Journal (Eugène Delacroix)/16 mai 1832

Texte établi par Paul Flat, René PiotPlon (tome 1p. 185-187).

VOYAGE EN ESPAGNE

Le 16 mai au soir, après une ennuyeuse quarantaine de sept jours, obtenu l’entrée à Cadix ; joie extrême.

Les montagnes à l’opposé de la baie très distinctes et de belle couleur. En approchant, les maisons de Cadix blanches et dorées sur un beau ciel bleu.

Cadix, vendredi 18 mai. — Minuit sonne aux Franciscains. Singulière émotion dans ce pays si étrange. Ce clair de lune ; ces tours blanches aux rayons de la lune.

Il y a dans ma chambre deux gravures de Debucourt : les Visites et l’Orange ; à l’une d’elles est inscrit : Publié le 1er jour du dix-neuvième siècle ; cela me fait souvenir que j’étais déjà du monde ! Que de temps depuis ma première jeunesse !

Promené le soir ; rencontré, chez M. Carmen, la signora Maria Josefa.

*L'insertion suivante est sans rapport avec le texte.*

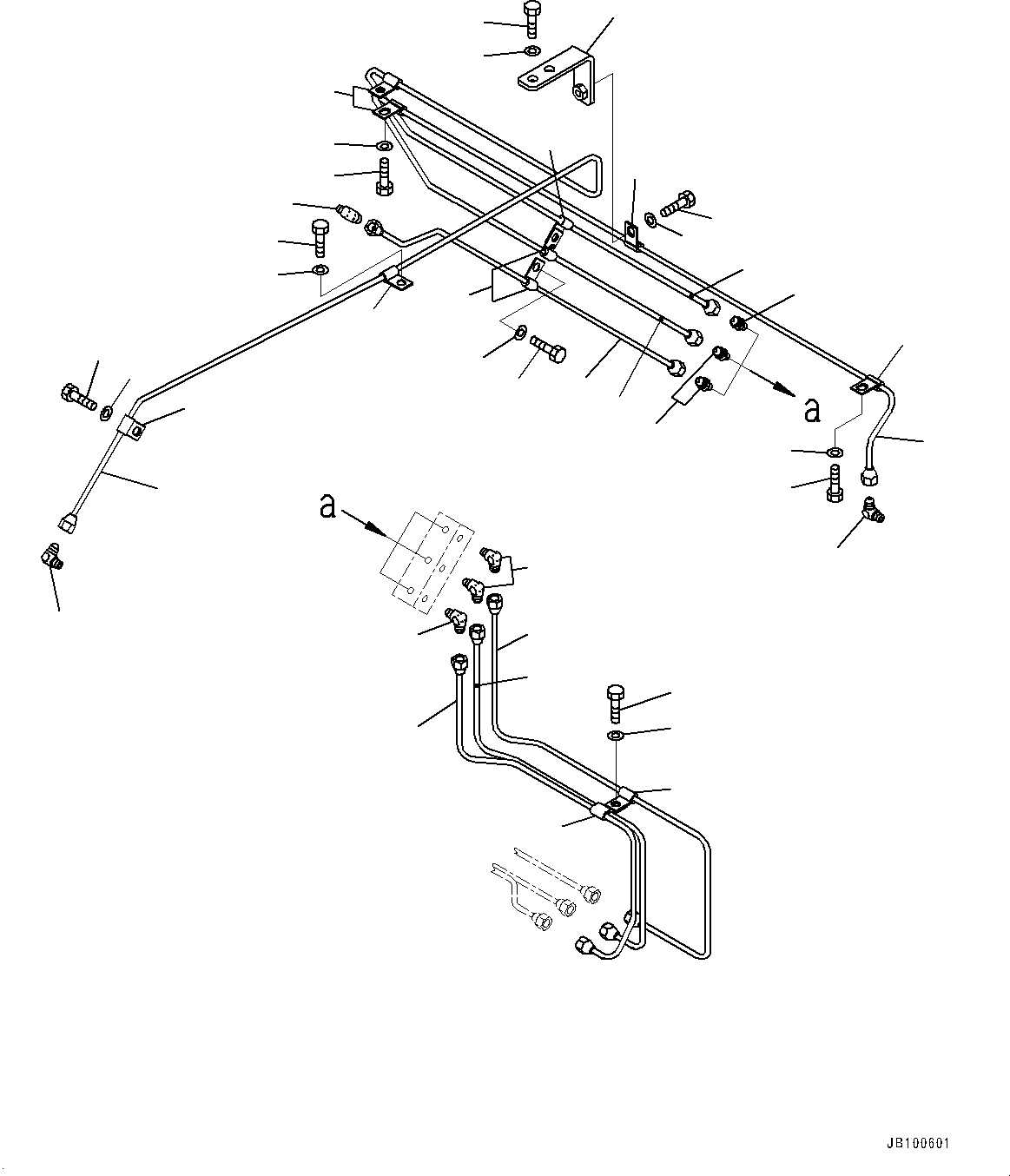 a

a

JB100601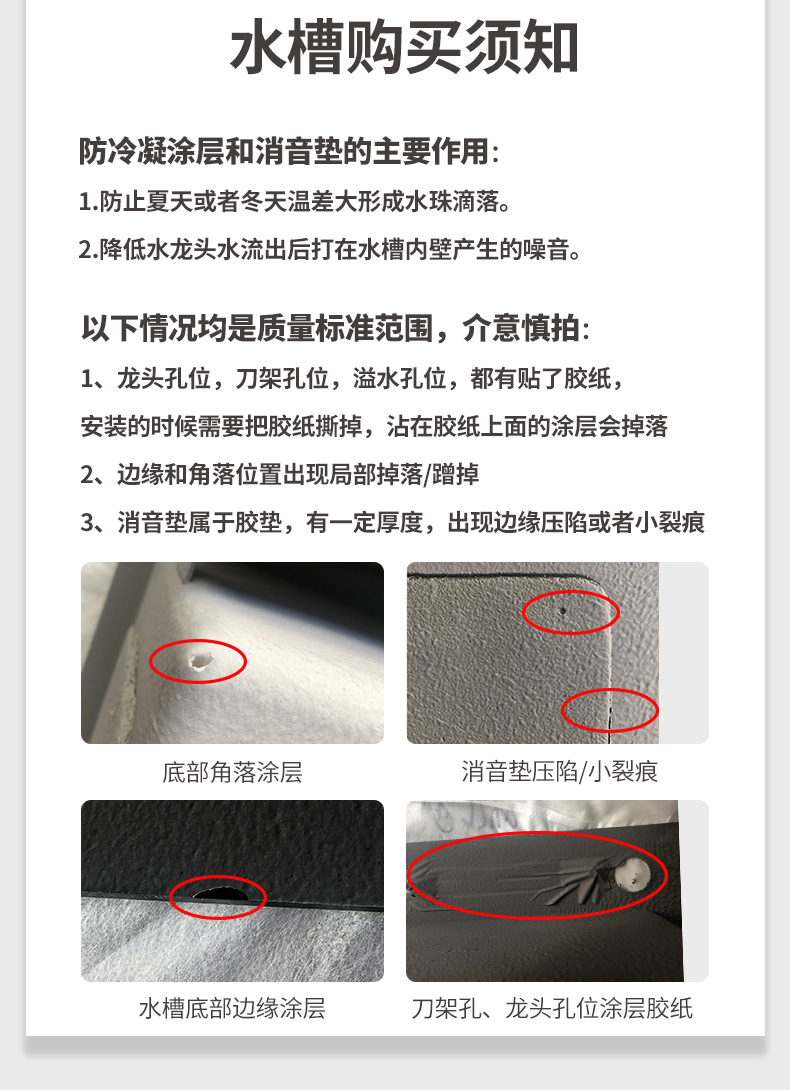 水槽购买须知

防冷凝涂层和消音垫的主要作用:

1.防止夏天或者冬天温差大形成水珠滴落。

2.降低水龙头水流出后打在水槽内壁产生的噪音。

以下情况均是质量标准范围，介意慎拍:

1、龙头孔位，刀架孔位，溢水孔位，都有贴了胶纸，

安装的时候需要把胶纸撕掉，沾在胶纸上面的涂层会掉落

2、边缘和角落位置出现局部掉落/蹭掉

3、消音垫属于胶垫，有一定厚度，出现边缘压陷或者小裂痕

底部角落涂层

消音垫压陷/小裂痕

水槽底部边缘涂层

刀架孔、龙头孔位涂层胶纸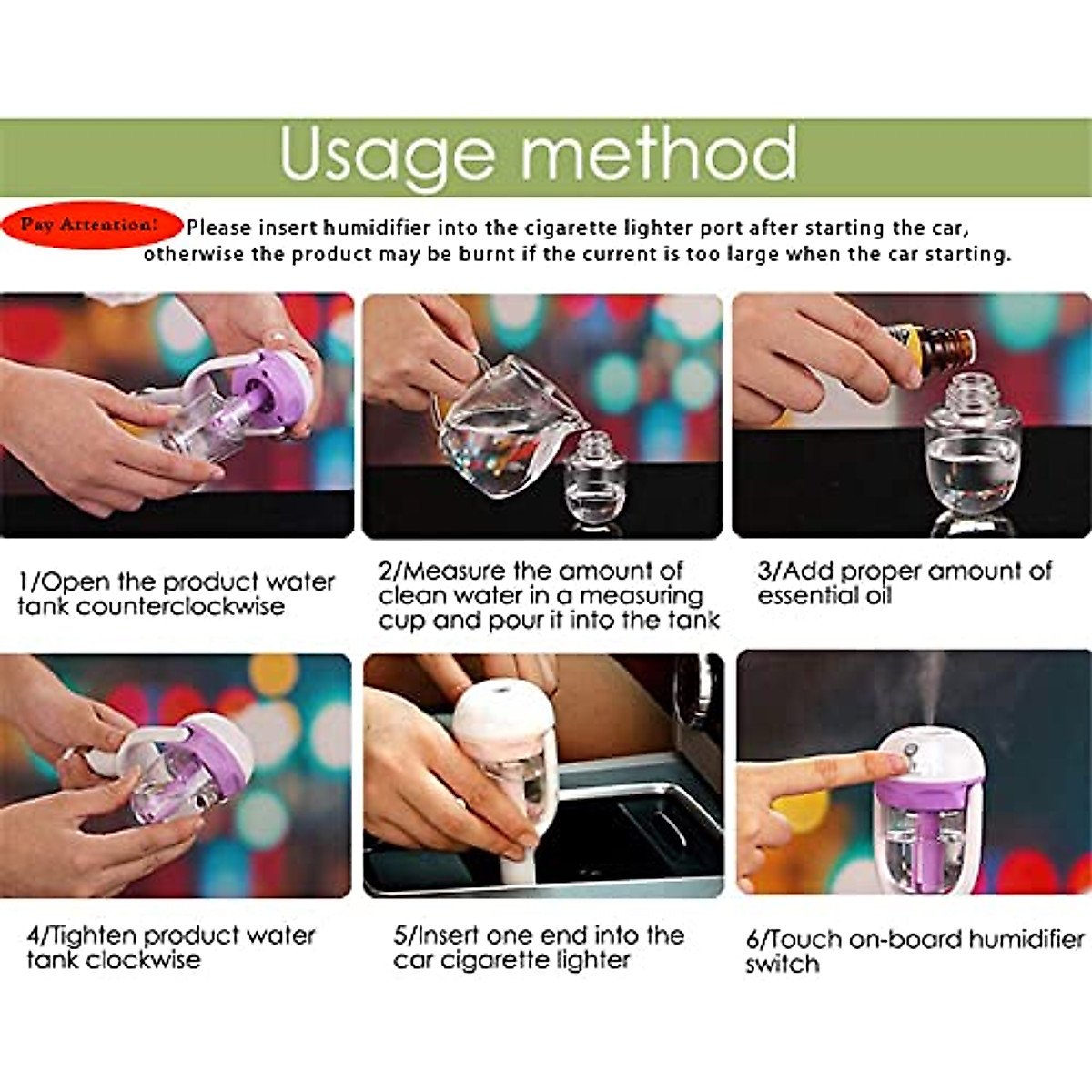 Usage method

Pay Attention! Please insert humidifier into the cigarette lighter port after starting the car, otherwise the product may be burnt if the current is too large when the car starting.

1/Open the product water tank counterclockwise

2/Measure the amount of clean water in a measuring cup and pour it into the tank

3/Add proper amount of essential oil

4/Tighten product water tank clockwise

5/Insert one end into the car cigarette lighter

6/Touch on-board humidifier switch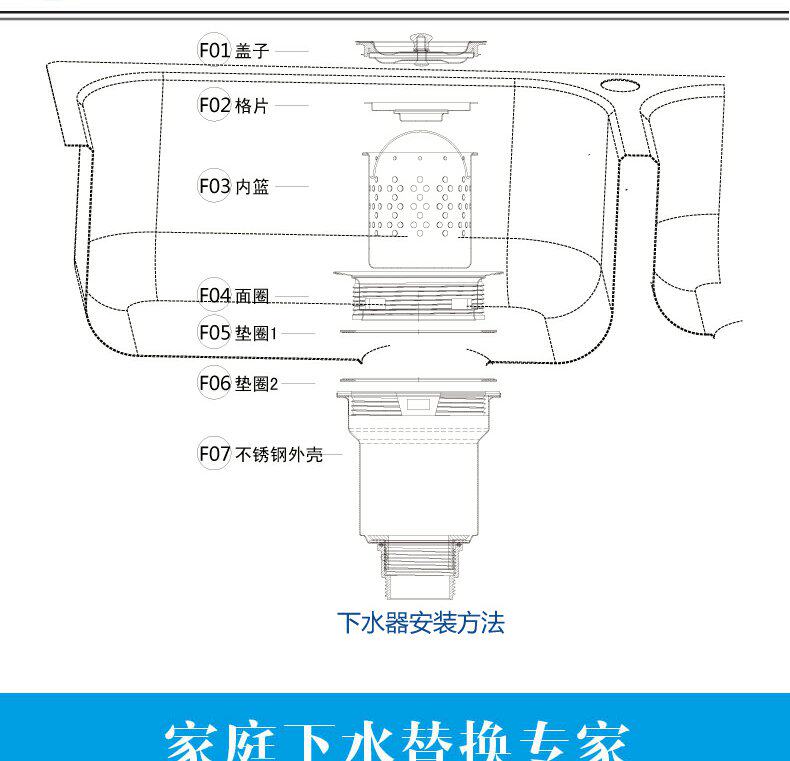 F01 盖子

F02 格片

F03 内篮

F04 面圈

F05 垫圈1

F06 垫圈2

F07 不锈钢外壳

下水器安装方法

家庭下水替换专家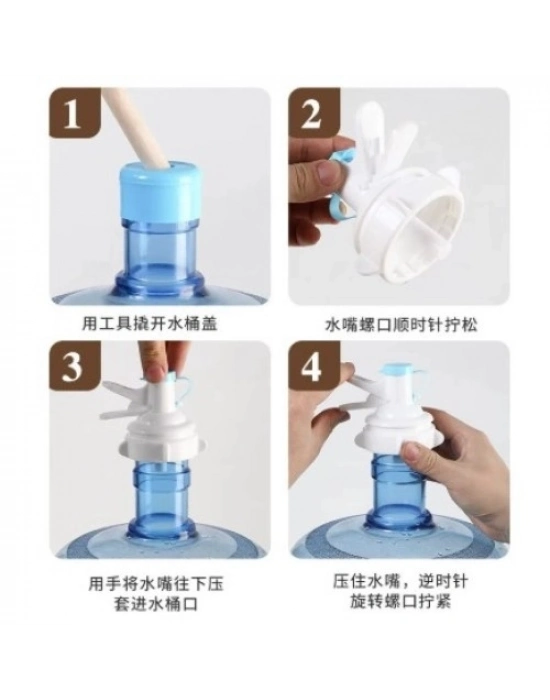 1

用工具撬开水桶盖

2

水嘴螺口顺时针拧松

3

用手将水嘴往下压
套进水桶口

4

压住水嘴，逆时针
旋转螺口拧紧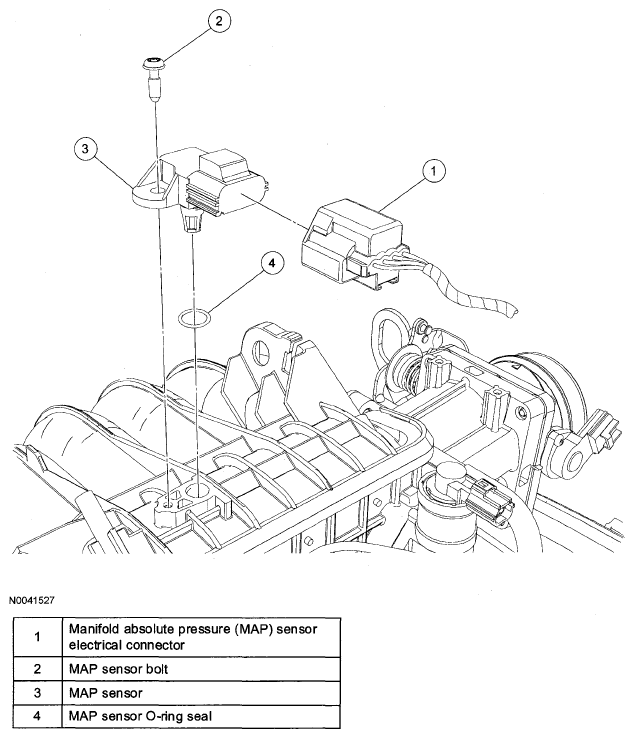 2

3

1

4

N0041527

| 1 | Manifold absolute pressure (MAP) sensor electrical connector |
|---|---|
| 2 | MAP sensor bolt |
| 3 | MAP sensor |
| 4 | MAP sensor O-ring seal |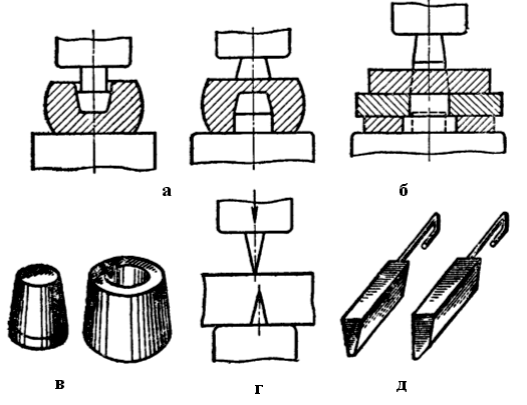 а

б

в

г

д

M. Gros Chamelier a dîné avec nous. C’est un homme de l’extérieur le plus doux qui n’a bu que de l’eau à son dîner. Comme il refusait de fumer au dessert, il nous a dit simplement que sa modération était une affaire de régime ; il y a plusieurs années, il en fumait trois ou quatre douzaines par jour, il buvait cinquante bouteilles d’eau-de-vie, et ne comptait pas les bouteilles de vin. Il y a quelque temps, malgré son régime, il s’est laissé aller à boire de la bière, il en a bu six ou huit bouteilles en moins de rien. Cet homme a été de même pour les femmes, avec lesquelles il a fait les plus grands excès. Il y a quelque chose de pur Hoffman dans ce caractère.

Singulière organisation de cet homme, qui a joui de toutes choses et à l’extrême. Il m’a dit que la privation du cigare lui avait plus coûté que tout le reste. Il rêvait continuellement qu’il était retourné à son ancienne habitude, qu’il se reprochait beaucoup d’avoir manqué à son régime et qu’il s’éveillait alors très content de lui. Quelle vie de jouissances a donc menée cet homme ! Ce vin et surtout ce tabac étaient pour lui d’une volupté indicible.

Vers quatre heures, au couvent des Augustins avec M. Angrand. Escaliers garnis de faïences. Le chœur des frères en haut de l’église et la pièce longue auparavant, avec tableaux ; même dans les mauvais portraits qui tapissent les cloîtres, influence de la belle école espagnole[1].

  1. De tous les maîtres de l’École espagnole, Goya paraît être celui qui le frappa le plus. De secrets rapports de tempérament existaient entre ces deux maîtres si essentiellement modernes : Goya et Delacroix : un même amour de la couleur, un même sens du côté dramatique de la vie, une même fougue de composition. Les admirables eaux-fortes du peintre espagnol l’attiraient par-dessus tout ; il y retrouvait, idéalisée par le génie fantaisiste du grand artiste, l’image de ces mœurs si exceptionnelles, à propos desquelles il écrivait : « Ç’a été une des sensations de plaisir les plus vives que celle de me trouver, sortant de France, transporté, sans avoir touché terre ailleurs, dans ce pays pittoresque ; de voir leurs maisons, ces manteaux que portent les plus grands gueux et jusrqu’aux enfants des mendiants. Tout Goya palpitait autour de moi. » (Corresp., t. I, p. 172.)